Till Schweiger führt Schüler auf die Spur von Internet-Verbrechen

UN Sicherheitsrat: Generelles Internetverbot für Jugendliche

[gis] Der UN Sicherheitsrat will ein generelles Internetverbot für Jugendliche verhängen, da die
wachsende Kriminalitätsrate (Cybermobbing, sexuelle Gewalt, Betrugsfälle etc.) im Internet
vor allem auf das fehlende Verantwortungsbewusstsein Jugendlicher zurückzuführen sei.

Nein, bei dieser Meldung muss kein Aufschrei durch Wolfenbüttels Kinderzimmer gehen. Sie ist fiktiv, wie das ganze Szenario des interaktiven Computer-Theaterstückes „offline“, das für die Siebtklässler des Gymnasiums im Schloss von „Innocence in Danger“ inszeniert wurde. Innocence in Danger ist eine weltweite Bewegung gegen sexuellen Missbrauch von Kindern, insbesondere gegen die Verbreitung von Kinderpornographie durch die digitalen Medien.
In einem mehrstündigen Projekt für die 7. Klassen am GiS, das von der Curt-Mast-Jägermeisterstiftung finanziert wird, erarbeiteten die Jugendlichen im Internet anhand eines fiktiven Mobbing-Falles die Gefahren, die bei allzu unvorsichtigem Umgang mit den Sozialen Medien entstehen können. Clou des Projektes war der bekannte Schauspieler Till Schweiger, der als Commander O’Brian, Kopf der „International League of Brave Knights“, während des zweistündigen Strategie-Spieles immer wieder in Video-Sequenzen auftauchte und den Schülern half, ihren „Fall“ zu lösen. Dafür mussten die Jugendlichen alle digitalen Kommunikationsspuren auswerten, die sich finden lassen: WhatsApp, Facebook, Instagram oder Gamechats.

Angeleitet und begleitet wurden die Schüler hierbei durch Jonas Schweitzer-Faust und Karl-Heinz Zmugg, gelernte Schauspieler und Medienfachberater bei Innocence in Danger.
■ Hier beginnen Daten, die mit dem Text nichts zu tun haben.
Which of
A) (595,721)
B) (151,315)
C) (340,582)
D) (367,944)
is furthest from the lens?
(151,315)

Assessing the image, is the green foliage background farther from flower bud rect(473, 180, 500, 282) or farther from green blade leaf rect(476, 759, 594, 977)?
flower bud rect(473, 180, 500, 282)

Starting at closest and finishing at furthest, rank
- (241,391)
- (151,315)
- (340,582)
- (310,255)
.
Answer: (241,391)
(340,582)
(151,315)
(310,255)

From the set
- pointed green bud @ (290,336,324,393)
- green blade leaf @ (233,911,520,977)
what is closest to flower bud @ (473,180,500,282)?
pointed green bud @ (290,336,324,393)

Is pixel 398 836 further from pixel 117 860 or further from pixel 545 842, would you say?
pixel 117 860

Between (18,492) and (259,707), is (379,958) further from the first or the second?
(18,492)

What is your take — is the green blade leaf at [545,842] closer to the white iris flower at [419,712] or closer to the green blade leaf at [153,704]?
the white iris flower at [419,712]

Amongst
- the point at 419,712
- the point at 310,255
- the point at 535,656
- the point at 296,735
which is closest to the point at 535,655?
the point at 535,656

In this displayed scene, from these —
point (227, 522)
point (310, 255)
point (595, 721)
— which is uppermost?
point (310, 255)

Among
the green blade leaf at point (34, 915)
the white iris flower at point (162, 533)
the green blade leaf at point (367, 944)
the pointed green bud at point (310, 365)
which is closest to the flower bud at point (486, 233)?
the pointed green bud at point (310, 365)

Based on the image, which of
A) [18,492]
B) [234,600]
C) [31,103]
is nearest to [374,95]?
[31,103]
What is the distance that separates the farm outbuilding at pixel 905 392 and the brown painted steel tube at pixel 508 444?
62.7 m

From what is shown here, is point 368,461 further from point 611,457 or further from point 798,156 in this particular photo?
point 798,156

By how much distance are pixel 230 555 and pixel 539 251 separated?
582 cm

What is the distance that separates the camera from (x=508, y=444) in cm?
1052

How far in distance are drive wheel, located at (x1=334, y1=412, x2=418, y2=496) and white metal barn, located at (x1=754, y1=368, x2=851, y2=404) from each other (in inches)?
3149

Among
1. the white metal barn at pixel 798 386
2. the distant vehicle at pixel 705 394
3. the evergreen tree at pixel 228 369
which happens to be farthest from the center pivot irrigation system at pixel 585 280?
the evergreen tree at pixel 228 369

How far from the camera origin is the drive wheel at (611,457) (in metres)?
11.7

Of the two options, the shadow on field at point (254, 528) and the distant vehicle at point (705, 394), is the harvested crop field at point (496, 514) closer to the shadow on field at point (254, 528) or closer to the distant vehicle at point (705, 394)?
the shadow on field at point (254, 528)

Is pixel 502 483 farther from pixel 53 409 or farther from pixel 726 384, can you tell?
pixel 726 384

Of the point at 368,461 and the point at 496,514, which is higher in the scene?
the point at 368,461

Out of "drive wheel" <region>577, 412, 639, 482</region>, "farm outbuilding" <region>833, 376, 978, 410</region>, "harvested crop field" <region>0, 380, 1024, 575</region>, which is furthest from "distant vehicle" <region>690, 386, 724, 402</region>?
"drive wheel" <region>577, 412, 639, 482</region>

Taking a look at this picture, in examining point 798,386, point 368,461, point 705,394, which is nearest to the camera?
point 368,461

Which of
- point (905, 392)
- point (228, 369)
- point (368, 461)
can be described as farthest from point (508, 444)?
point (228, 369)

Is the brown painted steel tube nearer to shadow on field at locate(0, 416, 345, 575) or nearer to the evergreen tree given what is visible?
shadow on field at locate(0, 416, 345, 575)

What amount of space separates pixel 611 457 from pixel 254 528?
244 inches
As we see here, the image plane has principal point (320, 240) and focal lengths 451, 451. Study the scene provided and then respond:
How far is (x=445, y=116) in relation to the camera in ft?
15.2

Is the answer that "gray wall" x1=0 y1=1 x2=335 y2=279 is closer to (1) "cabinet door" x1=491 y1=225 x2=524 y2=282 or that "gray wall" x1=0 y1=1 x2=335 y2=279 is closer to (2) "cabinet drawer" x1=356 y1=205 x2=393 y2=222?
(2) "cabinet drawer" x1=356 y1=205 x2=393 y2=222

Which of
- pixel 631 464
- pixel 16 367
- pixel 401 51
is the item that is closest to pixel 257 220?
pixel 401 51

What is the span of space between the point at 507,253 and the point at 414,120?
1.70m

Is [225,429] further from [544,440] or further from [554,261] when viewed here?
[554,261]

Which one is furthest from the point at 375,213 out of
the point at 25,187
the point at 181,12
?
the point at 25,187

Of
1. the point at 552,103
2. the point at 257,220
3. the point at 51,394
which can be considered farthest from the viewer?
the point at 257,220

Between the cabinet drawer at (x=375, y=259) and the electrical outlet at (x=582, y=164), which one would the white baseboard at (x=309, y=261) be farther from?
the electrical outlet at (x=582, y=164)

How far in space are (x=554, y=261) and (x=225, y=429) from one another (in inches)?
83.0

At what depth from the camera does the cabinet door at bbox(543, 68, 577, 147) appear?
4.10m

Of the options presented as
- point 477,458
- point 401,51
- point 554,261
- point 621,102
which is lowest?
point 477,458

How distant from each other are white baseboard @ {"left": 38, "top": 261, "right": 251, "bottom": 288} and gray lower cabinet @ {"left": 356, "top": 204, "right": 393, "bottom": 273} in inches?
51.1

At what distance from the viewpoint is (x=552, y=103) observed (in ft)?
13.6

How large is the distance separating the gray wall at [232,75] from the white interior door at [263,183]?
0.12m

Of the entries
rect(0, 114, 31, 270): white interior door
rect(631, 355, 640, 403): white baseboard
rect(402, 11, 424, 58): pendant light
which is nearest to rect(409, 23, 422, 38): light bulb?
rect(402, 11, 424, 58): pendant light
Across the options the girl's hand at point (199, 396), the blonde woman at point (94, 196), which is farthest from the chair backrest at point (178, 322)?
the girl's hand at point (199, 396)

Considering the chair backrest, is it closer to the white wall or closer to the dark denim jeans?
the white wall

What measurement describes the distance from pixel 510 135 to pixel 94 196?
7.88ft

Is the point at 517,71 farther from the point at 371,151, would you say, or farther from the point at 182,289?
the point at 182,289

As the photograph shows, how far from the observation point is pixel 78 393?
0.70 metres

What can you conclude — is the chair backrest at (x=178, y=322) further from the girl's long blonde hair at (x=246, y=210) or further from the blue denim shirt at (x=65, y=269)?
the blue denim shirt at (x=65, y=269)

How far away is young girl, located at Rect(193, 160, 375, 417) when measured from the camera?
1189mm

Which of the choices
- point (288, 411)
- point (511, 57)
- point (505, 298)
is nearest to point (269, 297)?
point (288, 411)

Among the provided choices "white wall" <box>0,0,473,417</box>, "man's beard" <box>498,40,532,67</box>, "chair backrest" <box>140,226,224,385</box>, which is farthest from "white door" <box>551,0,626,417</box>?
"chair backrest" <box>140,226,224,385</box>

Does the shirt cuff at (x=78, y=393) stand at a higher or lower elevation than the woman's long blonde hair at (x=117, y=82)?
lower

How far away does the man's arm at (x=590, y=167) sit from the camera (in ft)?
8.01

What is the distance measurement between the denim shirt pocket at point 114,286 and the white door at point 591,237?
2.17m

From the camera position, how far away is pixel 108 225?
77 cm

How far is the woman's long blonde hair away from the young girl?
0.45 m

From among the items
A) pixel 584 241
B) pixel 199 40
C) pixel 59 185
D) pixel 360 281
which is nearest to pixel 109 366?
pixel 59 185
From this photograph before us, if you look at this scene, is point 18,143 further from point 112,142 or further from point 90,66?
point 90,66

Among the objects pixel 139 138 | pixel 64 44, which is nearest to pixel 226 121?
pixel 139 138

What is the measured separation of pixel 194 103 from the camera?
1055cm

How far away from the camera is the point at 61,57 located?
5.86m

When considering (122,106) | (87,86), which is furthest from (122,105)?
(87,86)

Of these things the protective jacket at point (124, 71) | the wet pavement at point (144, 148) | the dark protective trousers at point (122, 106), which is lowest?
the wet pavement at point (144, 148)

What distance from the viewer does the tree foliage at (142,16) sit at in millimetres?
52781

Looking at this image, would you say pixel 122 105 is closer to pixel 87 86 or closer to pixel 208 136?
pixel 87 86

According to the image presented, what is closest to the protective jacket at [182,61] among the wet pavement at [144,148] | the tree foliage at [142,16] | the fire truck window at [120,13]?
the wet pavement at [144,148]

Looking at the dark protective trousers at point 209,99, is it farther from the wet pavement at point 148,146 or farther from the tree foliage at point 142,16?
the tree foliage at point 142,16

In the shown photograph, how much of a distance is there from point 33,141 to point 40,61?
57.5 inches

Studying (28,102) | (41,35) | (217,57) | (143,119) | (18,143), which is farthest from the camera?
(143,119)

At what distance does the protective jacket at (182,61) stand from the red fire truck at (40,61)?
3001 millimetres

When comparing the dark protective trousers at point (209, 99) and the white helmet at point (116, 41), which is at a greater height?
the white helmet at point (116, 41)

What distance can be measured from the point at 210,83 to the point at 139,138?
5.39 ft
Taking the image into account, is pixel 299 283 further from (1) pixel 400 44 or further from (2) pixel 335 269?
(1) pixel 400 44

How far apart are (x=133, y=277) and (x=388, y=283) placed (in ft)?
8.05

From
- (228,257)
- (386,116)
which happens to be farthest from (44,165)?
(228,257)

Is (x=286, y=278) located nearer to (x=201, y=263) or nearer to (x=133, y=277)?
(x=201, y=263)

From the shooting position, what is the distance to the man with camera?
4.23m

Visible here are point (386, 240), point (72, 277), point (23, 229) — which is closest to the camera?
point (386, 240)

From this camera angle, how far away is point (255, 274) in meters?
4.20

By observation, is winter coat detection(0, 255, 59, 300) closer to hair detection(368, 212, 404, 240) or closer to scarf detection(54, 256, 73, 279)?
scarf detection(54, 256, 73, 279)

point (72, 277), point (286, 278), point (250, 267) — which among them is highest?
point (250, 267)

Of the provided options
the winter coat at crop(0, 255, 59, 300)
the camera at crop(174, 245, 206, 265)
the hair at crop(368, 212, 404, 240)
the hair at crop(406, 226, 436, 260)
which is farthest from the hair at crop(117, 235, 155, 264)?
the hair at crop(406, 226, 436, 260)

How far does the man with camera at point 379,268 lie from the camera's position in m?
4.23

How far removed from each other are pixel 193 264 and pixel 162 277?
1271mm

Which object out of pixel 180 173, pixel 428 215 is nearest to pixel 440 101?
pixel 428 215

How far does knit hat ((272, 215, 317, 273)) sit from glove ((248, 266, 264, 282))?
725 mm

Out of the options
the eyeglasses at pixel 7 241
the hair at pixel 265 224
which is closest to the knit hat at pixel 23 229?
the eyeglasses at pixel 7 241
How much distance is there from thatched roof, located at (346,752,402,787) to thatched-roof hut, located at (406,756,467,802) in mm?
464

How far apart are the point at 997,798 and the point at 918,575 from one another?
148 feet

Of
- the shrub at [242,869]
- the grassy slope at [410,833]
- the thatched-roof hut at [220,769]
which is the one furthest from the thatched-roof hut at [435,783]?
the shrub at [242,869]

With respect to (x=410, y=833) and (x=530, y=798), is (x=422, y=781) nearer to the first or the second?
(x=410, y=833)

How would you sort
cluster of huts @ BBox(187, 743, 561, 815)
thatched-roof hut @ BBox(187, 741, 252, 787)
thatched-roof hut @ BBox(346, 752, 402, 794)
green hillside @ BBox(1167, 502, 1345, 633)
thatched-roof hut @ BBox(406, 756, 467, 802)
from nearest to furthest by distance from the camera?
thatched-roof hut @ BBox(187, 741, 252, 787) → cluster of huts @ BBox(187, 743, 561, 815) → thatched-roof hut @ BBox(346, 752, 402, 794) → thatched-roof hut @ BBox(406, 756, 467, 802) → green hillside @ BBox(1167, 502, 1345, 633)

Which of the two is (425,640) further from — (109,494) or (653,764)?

Beide hatten bereits am Dienstagabend vor interessierten Eltern in der Aula des Gymnasiums im Schloss einen hoch informativen Vortrag über die Gefahren der Sozialen Medien und des Internets gehalten. Sexting, Cybermobbing und sexualisierte Gewalt im Internet sind Bedrohungen, mit denen Eltern häufig nichts anfangen können, denen Jugendliche im Internet aber ständig begegnen. offline2-700Schweitzer-Faust machte in seinem Vortrag deutlich, dass weder Wegschauen noch Verteufeln den Jugendlichen helfen: „70 Prozent der 14-Jährigen sind aktiv online, stellen selbst Inhalte ins Netz und teilen diese mit anderen. Dies ist ihre Lebenswirklichkeit. Kein WhatsApp, keine Party!“

Diese Realität spiegelte sich auch in den Auswertungsgesprächen wider, die Schweitzer-Faust im Anschluss an das Theaterstück mit den Siebtklässlern führte. Immer wieder meldeten sich Kinder, wenn es um die Frage ging, wer schon einmal beim Surfen sexualisierten Inhalten oder verdächtigen Anfragen begegnet war. Schweitzer-Faust machte Eltern wie Kindern Mut: Wichtig für die Jugendlichen sei es, sich jemandem anzuvertrauen und sich Hilfe zu holen, wenn sie im Internet gemobbt oder gar von Kriminellen mit den ins Netz gestellten Inhalten erpresst werden. Den Eltern empfahl Schweitzer-Faust, an der Lebensrealität ihrer Kinder teilzunehmen: „Interessieren Sie sich für das, was ihr Kind im Internet tut. Zeigen Sie, dass Sie ein ernstzunehmender Partner sind!“ Hilfe im konkreten Fall kann man sich bei der Polizei oder auch direkt bei Innocence in Danger www.innocenceindanger.de holen.